■ Extrait de page

Ruralité : quand la dépendance au remboursable provoque une vulnérabilité systémique
Dans les villages et petites villes, les officines réalisant moins de 1 M€ de CA tirent parfois jusqu’à 90 % de leurs ventes des médicaments remboursables. Ces structures ne disposent ni d’une activité parapharmacie significative, ni d’une zone de chalandise élargie permettant d’amortir les pertes. Leur dépendance aux génériques est totale.
« Ces pharmacies sont déjà au bord du point de rupture. Quelques milliers d’euros en moins peuvent suffire à déclencher une fermeture », souligne Julien Chauvin (FSPF).
Leur isolement accentue encore leur vulnérabilité : loin des hôpitaux et des spécialistes, elles ne bénéficient pas des biosimilaires, dont les remises auraient pu jouer un rôle d’amortisseur. Comme le résume Guillaume Racle (USPO) : « Une pharmacie rurale ne pourra espérer que les renouvellements de traitements initiés à l’hôpital. Les primo-prescriptions resteront concentrées autour des centres hospitaliers ».

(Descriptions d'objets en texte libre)
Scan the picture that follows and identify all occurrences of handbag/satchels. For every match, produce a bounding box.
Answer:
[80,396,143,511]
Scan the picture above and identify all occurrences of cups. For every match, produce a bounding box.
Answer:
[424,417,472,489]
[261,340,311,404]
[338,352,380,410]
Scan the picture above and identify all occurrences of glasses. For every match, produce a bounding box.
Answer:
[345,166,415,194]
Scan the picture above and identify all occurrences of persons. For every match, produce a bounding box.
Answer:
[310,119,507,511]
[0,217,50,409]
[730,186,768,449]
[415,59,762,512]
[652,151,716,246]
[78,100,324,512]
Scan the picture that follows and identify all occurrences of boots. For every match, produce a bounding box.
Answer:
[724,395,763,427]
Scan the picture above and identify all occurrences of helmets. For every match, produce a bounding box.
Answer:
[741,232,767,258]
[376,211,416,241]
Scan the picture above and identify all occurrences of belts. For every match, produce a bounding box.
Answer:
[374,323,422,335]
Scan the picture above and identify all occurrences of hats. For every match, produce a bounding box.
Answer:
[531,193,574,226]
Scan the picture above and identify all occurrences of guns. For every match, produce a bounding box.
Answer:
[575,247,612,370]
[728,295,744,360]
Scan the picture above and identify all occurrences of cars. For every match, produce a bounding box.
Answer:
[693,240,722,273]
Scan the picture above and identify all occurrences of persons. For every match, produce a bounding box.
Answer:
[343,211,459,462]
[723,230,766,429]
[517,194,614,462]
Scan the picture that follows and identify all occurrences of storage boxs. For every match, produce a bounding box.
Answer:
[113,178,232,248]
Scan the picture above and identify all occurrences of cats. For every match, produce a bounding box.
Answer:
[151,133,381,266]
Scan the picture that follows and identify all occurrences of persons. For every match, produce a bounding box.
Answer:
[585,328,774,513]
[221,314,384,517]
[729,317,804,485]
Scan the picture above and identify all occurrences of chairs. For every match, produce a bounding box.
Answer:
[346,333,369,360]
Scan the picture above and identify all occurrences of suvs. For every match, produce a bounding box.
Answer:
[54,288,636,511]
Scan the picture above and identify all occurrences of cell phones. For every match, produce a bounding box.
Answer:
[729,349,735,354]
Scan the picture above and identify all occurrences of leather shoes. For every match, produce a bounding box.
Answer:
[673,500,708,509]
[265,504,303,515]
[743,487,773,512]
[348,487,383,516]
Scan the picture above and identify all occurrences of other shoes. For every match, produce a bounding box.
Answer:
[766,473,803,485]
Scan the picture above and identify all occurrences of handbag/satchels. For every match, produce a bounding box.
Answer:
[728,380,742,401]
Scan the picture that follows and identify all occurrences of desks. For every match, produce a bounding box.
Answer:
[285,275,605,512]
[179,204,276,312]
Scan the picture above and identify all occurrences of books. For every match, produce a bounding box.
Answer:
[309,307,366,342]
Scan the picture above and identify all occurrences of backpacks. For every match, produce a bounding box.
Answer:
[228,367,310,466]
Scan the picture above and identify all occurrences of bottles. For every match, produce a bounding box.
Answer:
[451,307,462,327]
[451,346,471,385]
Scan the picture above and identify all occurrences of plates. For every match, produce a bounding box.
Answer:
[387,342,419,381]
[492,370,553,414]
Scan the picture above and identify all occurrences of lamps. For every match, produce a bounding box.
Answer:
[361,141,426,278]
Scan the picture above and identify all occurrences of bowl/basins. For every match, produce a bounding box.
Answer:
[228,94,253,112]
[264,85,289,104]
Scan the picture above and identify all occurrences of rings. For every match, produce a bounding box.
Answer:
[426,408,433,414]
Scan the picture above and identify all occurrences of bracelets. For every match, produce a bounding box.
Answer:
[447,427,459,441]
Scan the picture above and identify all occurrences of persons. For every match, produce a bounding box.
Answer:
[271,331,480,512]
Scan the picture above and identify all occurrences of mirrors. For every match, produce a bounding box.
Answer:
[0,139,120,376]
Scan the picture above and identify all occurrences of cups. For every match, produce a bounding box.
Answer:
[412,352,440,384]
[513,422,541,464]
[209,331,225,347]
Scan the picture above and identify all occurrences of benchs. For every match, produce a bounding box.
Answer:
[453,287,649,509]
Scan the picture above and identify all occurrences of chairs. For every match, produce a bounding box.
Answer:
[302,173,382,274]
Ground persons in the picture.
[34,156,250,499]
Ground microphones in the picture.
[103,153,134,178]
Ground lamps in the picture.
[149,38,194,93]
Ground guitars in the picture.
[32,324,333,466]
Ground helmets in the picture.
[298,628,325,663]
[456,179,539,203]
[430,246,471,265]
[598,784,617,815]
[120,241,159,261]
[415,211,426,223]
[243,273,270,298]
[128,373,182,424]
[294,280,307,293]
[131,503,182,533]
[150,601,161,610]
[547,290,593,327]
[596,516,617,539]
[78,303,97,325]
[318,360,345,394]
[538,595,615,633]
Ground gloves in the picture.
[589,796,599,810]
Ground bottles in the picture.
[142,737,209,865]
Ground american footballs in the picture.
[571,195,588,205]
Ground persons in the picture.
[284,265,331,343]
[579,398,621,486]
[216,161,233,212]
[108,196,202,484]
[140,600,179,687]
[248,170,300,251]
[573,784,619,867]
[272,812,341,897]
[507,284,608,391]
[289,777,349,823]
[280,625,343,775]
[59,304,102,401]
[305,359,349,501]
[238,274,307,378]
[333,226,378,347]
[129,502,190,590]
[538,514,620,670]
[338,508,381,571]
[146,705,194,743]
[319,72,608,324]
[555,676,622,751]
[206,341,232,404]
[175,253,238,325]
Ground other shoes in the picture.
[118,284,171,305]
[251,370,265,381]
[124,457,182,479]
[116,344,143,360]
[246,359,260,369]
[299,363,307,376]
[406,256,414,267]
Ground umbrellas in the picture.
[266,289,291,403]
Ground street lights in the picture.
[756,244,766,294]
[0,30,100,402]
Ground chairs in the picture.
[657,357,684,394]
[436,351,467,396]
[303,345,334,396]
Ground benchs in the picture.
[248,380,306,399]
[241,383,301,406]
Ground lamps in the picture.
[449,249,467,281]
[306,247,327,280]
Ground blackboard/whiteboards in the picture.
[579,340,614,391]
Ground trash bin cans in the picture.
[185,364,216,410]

■ Consigne de travail 1
Dans l'extrait sur les pharmacies rurales, modifiez le passage qui commence par « Ruralité : quand » et va jusqu'à « génériques est totale. » en remplaçant « officines » par « pharmacies ».
■ Consigne de travail 2
Selon l'extrait sur les pharmacies rurales, quelle part de leurs ventes les officines réalisant moins de 1 M€ de CA tirent-elles parfois des médicaments remboursables ?
Les lignes n'ont aucun lien avec l'extrait de page.

■ Zone de réponse 1
Ruralité : quand la dépendance au remboursable provoque une vulnérabilité systémique
Dans les villages et petites villes, les pharmacies réalisant moins de 1 M€ de CA tirent parfois jusqu’à 90 % de leurs ventes des médicaments remboursables. Ces structures ne disposent ni d’une activité parapharmacie significative, ni d’une zone de chalandise élargie permettant d’amortir les pertes. Leur dépendance aux génériques est totale.

■ Zone de réponse 2
Jusqu'à 90 % de leurs ventes.